Graphs and arithmetic progressions

In a previous post I wrote about hypergraph complexity, which I encountered in the paper by Conlon, Fox and Zhao [1]. In that same paper, the hypergraph techniques were used to prove a theorem on the existence of arithmetic progressions. In this post, I want to discuss what arithmetic progressions have to do with graphs, which will perhaps give an indication of why the hypergraph approach is useful. To recap, here is the definition of a hypergraph:

Definition 1. Let J be a finite set and r a positive integer. Define {J \choose r} = \{ e\subseteq J: |e| =r\} to be the set of all r-element subsets of J. An runiform hypergraph on J is defined to be any subset H \subseteq  {J \choose r}.
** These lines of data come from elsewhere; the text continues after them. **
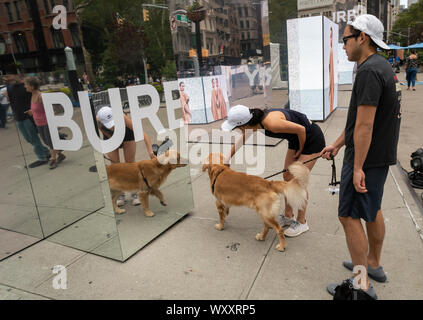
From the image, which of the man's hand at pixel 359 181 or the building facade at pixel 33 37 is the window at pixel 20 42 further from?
the man's hand at pixel 359 181

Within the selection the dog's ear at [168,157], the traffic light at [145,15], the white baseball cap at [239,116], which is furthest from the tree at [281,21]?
the white baseball cap at [239,116]

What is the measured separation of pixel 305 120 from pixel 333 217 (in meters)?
1.30

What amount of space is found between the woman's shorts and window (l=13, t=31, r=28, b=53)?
30.1 inches

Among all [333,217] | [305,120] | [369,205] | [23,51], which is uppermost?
[23,51]

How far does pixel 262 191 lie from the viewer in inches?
118

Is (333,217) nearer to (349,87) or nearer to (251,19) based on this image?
(251,19)

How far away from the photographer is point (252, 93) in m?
7.94

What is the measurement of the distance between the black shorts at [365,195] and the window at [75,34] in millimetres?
2637

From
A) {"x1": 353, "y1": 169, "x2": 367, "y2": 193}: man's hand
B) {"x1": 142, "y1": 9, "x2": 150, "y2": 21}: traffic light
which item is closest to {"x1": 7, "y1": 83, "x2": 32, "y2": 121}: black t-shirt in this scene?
{"x1": 142, "y1": 9, "x2": 150, "y2": 21}: traffic light

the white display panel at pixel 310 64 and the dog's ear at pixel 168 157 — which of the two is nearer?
the dog's ear at pixel 168 157

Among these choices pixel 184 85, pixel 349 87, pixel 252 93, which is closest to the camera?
pixel 252 93

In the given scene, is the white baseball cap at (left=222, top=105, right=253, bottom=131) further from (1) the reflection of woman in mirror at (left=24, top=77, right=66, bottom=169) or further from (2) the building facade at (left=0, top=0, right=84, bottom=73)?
(1) the reflection of woman in mirror at (left=24, top=77, right=66, bottom=169)

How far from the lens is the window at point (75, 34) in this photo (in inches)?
113
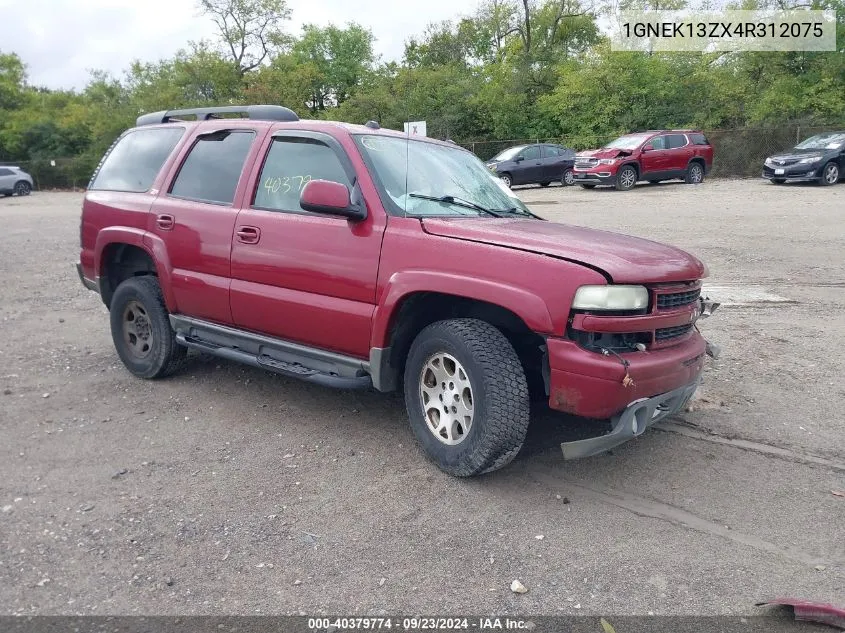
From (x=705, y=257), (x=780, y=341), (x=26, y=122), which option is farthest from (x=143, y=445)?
(x=26, y=122)

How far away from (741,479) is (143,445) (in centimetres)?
341

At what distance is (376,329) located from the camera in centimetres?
391

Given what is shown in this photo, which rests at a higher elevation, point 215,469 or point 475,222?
point 475,222

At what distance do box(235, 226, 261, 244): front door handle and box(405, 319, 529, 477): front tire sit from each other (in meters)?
1.34

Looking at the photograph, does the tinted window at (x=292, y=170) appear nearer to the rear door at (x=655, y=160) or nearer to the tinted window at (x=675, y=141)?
the rear door at (x=655, y=160)

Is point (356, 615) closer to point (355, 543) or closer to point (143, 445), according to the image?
point (355, 543)

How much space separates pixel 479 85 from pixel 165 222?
109 ft

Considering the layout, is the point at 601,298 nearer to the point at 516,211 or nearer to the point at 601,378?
the point at 601,378

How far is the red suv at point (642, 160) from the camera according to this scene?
21312 mm

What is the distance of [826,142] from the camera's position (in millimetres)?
Result: 21188

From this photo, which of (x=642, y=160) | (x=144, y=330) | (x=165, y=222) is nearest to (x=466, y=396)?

Note that the usual definition of a graph corresponds to the case r=2 in the above definition. One could picture an r-uniform hypergraph as a normal graph, if we require that an edge between v_1 ,\dots v_r exists if and only if there is an edge (in the usual sense of a graph) between v_i and v_{i+1} for i = 1,2,\dots , r-1, plus an edge between v_r and v_1.

Using graphs in the context of arithmetic progressions goes back (at least) to the paper of Ruzsa and Szemeredi [2]. In this, they show that the triangle removal lemma implies Roth’s theorem. For this, I am going to follow the discussion in the book [3]. Consider the following theorem of Ajtai and Szemeredi [3, p23]:

Theorem 2. Let R\subset [N]^2. For \delta >0 there exists an N_0 = N_0 (\delta) such that if |R|\geq \delta N^2 and N\geq N_0, then there exist (x,y), (x+d,y), (x,y+d) \in R for some integer d\neq 0.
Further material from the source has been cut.